#### Instruction
Copy the lines below verbatim, leaving out the pictures.

#### Exercise data
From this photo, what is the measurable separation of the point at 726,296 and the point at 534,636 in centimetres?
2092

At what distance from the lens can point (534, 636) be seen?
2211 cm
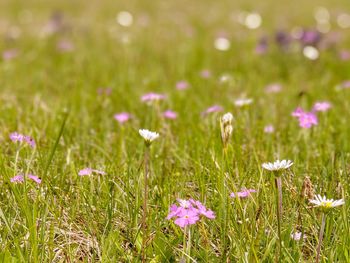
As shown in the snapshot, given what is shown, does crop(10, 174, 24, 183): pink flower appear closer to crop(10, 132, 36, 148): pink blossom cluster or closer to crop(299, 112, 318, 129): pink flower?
crop(10, 132, 36, 148): pink blossom cluster

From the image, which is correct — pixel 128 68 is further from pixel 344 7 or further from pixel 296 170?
pixel 344 7

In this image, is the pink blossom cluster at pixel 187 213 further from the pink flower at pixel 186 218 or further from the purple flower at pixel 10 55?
the purple flower at pixel 10 55

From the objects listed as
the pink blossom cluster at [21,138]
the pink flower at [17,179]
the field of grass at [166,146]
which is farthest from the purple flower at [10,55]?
the pink flower at [17,179]

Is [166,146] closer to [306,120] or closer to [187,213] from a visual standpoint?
[306,120]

#### The completed task
From this photo, what is the measurable separation of the point at 726,296 and the point at 534,636 in centimetres?
2092

At what distance from the lens can point (534, 636) be seen?
2211 cm
As shown in the snapshot, given what is shown, does crop(10, 174, 24, 183): pink flower appear closer to crop(10, 132, 36, 148): pink blossom cluster or closer to crop(299, 112, 318, 129): pink flower?
crop(10, 132, 36, 148): pink blossom cluster

From the image, which is correct — pixel 128 68 is further from pixel 344 7 or further from pixel 296 170?
pixel 344 7

In this image, is the pink blossom cluster at pixel 187 213 further from the pink flower at pixel 186 218 or further from the purple flower at pixel 10 55?
the purple flower at pixel 10 55

From the objects listed as
the pink blossom cluster at [21,138]
the pink flower at [17,179]
the field of grass at [166,146]
which is farthest from the purple flower at [10,55]?
the pink flower at [17,179]

Is [166,146] closer to [306,120] or closer to [187,213] from a visual standpoint?
[306,120]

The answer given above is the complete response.